Study Explores Why Children With ADHD, ASD Receive Late Autism Diagnosis
JANUARY 07, 2018
Gail Connor Roche
Geraldine Dawson, PhDChildren with both attention-deficit/hyperactivity disorder (ADHD) and autism spectrum disorder (ASD) are diagnosed with ASD much later than those with autism alone.
Researchers at Duke University will begin a 5-year initiative this month to explore why — and to try to determine how these children can be identified and treated more expeditiously.
Young children with both disorders can experience more severe autism symptoms, including tantrums, trouble making friends and more challenges at school, researcher say.
“Past research has shown that children who have both ASD and ADHD tend to have worse outcomes,’’ Geraldine Dawson, PhD, professor of psychiatry and behavioral sciences at Duke, told MD Magazine. “We hope that this research will lead to better methods of early detection and early treatment so that kids who have both ASD and ADHD can have much better outcomes.’’
Dawson leads Duke’s autism program while co-investigator Scott Kollins, Ph.D., heads the ADHD program. The initiative is being funded by a research grant from the National Institutes of Health (NIH).
About 11% of US children aged 4–17 have been diagnosed with ADHD, while about 1.5% of children have a diagnosis of ASD. Half of the young people with ASD also have ADHD, Dawson said.
“We hope to better understand why children with ASD who also have ADHD tend to receive their ASD diagnosis at a much later age,’’ she said.
So far, there has been little research on this group. Children with both conditions are 30 times more likely to receive a diagnosis of autism after age 6 even though it’s possible to diagnose autism reliably by 24 months, she said.
“It is possible that the ADHD symptoms, which often involve hyperactivity, overshadow the autism symptoms,” Dawson said. “Delays in getting an autism diagnosis mean that children are missing out on early intervention.’’
The first project will follow about 9,000 infants and toddlers at Durham, North Carolina-based Duke’s primary care clinics to identify those with symptoms of ASD, ADHD, or both.
“We will be screening children for ASD during toddlerhood and then following them longitudinally,’’ Dawson said. “At age 3, we will determine whether the child has ASD, ADHD, or both, or has typical development. We will then look back to understand the early symptoms and developmental trajectory.’’
A second effort will focus on the similarities and differences in brain dysfunction in ASD and ADHD. Researchers will aim to find signatures in brain activity or attention-related biomarkers that could predict risk for autism and ADHD in infancy.
To do this, the team will use electroencephalography (EEG) to measure patterns of brain activity in children with ASD alone versus those with ADHD alone, as well as children who have both conditions. The study will chart how the brain responds to social and nonsocial information to determine how ADHD affects the way social information is processed, Dawson said.
“We hope to better understand what aspects of brain functioning are affected by ASD versus ADHD, and how having both conditions affects how the brain functions,’’ she said. "We will also be using EEG to assess whether early treatment can improve brain functioning.’’
A third piece of the investigation will evaluate a treatment that combines behavioral intervention and the use of Adzenys-XR-ODT (Neos Therapeutics Inc.), an FDA-approved ADHD drug. The researchers will study how the combined treatment affects autism and ADHD symptoms and patterns of brain activity.
"We are going to examine whether treating the ADHD symptoms with medication helps children sustain social interactions and benefit more from early behavioral intervention,” Dawson said.
Dawson said she’s hopeful that the research will lead to changes in the way screening for autism and ADHD is carried out.
“Even awareness that these 2 conditions commonly co-occur might help pediatricians become more sensitive to detecting autism in children who also have ADHD,” she said.

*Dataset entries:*
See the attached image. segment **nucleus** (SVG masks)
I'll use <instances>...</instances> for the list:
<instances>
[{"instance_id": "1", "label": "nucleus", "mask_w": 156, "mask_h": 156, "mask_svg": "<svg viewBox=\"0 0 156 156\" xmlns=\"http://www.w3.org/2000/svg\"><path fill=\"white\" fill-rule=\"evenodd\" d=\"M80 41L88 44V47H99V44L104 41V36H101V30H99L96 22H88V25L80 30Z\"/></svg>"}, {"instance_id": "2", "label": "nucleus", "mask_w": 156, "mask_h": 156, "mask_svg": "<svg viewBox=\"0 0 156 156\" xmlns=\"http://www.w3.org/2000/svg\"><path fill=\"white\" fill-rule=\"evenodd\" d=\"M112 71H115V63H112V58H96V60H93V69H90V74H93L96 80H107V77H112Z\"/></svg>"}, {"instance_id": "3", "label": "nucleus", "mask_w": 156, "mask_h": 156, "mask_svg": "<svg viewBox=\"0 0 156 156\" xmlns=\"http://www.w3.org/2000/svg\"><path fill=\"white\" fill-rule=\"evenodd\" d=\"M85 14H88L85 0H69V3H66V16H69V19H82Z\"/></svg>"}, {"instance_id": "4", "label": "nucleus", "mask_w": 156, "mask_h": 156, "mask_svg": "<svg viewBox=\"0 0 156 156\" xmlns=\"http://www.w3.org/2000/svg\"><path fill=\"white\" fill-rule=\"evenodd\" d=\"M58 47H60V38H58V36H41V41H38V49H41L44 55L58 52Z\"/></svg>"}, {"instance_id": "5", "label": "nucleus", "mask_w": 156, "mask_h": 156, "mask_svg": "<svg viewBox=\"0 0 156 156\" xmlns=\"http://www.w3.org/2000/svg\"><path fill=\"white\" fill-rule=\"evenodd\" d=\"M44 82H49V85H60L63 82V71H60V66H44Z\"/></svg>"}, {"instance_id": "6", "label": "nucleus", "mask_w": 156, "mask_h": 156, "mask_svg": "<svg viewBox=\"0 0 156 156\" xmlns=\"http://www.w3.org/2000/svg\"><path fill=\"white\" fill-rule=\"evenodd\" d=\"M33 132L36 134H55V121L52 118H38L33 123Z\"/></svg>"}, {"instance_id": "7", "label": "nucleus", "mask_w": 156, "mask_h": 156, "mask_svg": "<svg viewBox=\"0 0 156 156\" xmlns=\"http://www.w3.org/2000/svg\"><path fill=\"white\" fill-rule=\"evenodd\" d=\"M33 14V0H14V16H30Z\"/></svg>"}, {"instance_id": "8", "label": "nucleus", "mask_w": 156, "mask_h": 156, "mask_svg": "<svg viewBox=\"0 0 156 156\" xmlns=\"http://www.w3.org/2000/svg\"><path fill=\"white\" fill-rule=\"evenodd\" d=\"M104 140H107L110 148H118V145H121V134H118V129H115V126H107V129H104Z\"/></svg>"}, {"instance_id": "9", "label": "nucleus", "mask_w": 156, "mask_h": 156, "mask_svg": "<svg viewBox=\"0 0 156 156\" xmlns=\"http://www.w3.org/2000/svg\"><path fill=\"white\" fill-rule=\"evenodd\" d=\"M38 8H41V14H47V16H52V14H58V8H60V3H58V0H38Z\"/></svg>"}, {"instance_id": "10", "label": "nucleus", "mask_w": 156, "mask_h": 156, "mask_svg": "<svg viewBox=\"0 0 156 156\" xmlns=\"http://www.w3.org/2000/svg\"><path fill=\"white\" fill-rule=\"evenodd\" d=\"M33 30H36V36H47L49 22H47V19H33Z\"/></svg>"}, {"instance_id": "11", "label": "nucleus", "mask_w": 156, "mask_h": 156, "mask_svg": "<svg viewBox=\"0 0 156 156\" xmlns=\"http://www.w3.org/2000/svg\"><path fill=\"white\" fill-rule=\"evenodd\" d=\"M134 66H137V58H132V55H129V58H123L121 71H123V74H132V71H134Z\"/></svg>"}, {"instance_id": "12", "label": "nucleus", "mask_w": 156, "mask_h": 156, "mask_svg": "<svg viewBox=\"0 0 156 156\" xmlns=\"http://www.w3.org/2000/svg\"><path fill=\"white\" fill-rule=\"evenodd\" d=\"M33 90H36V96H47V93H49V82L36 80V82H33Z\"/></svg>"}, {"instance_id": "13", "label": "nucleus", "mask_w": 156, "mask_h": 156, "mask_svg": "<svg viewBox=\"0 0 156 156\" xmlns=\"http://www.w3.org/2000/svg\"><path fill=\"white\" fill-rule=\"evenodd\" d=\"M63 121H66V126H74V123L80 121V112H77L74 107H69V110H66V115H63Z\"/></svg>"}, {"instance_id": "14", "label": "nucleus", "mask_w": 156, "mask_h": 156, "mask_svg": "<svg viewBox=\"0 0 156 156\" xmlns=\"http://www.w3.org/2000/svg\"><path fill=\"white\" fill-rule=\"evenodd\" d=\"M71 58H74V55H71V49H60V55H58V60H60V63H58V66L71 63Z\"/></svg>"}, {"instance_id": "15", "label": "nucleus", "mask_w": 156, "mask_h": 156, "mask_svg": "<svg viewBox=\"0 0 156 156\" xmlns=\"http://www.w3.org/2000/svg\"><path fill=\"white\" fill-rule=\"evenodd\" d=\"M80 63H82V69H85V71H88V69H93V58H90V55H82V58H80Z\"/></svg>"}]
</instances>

*TASK ITEM:* Reproduce the passage of the article on the Duke ADHD and autism study starting at "About 11% of" and ending at "months, she said.". Rely only on the text.

*COMPLETED TASK:*
About 11% of US children aged 4–17 have been diagnosed with ADHD, while about 1.5% of children have a diagnosis of ASD. Half of the young people with ASD also have ADHD, Dawson said.
“We hope to better understand why children with ASD who also have ADHD tend to receive their ASD diagnosis at a much later age,’’ she said.
So far, there has been little research on this group. Children with both conditions are 30 times more likely to receive a diagnosis of autism after age 6 even though it’s possible to diagnose autism reliably by 24 months, she said.